» Prompt
Write out the following listing's lines from the one with "内部,现代apartmen,卧室 免版税库存照片" to the one with "Un couloir entre", exactly, with both included and no others.

» Input

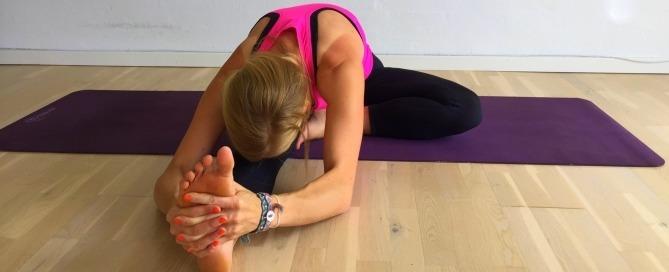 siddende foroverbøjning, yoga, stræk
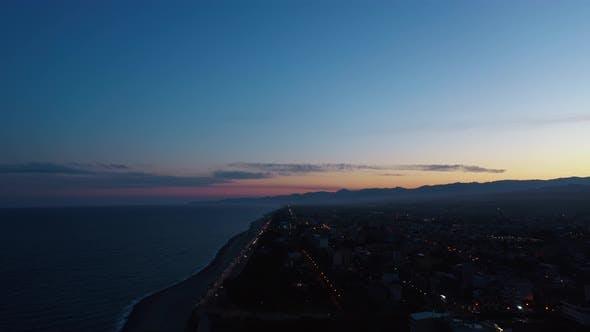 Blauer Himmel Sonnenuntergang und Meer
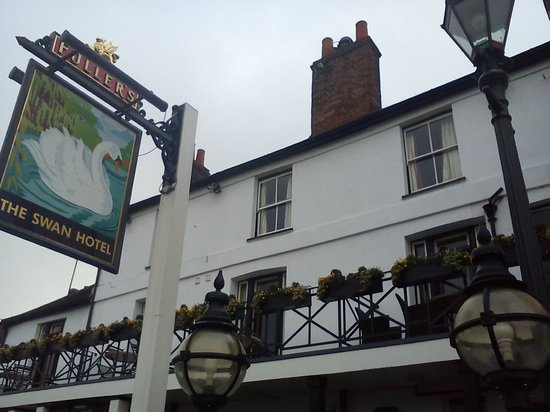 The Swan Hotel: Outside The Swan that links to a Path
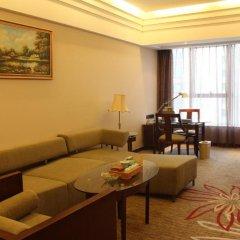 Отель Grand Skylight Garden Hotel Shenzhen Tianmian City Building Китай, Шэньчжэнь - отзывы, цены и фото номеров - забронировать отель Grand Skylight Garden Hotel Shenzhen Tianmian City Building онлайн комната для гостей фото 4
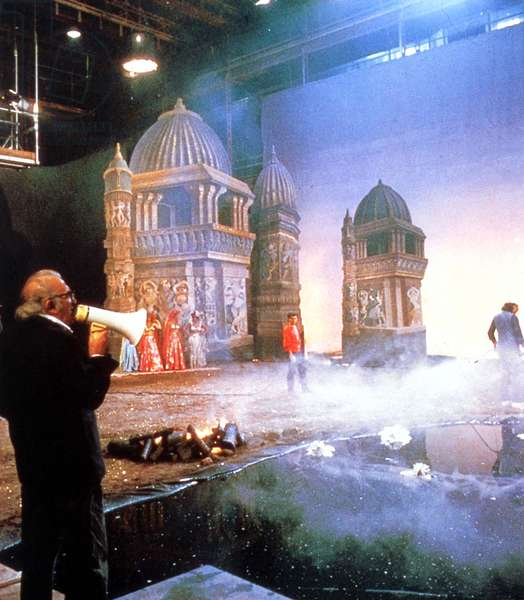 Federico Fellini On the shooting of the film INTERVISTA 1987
==
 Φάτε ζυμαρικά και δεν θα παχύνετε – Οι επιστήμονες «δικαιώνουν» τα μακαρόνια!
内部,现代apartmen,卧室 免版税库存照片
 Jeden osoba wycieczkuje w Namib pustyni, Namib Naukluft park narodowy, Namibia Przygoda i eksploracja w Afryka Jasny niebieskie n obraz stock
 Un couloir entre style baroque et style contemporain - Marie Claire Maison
* * *
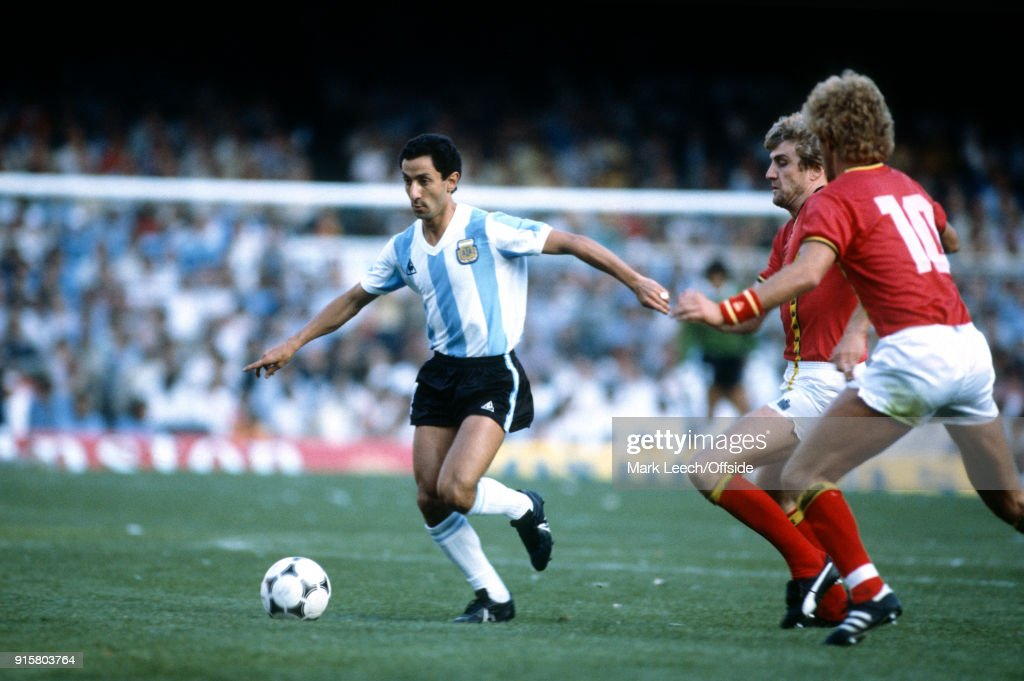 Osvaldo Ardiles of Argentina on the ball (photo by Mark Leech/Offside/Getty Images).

» Answer for this exercise
内部,现代apartmen,卧室 免版税库存照片
 Jeden osoba wycieczkuje w Namib pustyni, Namib Naukluft park narodowy, Namibia Przygoda i eksploracja w Afryka Jasny niebieskie n obraz stock
 Un couloir entre style baroque et style contemporain - Marie Claire Maison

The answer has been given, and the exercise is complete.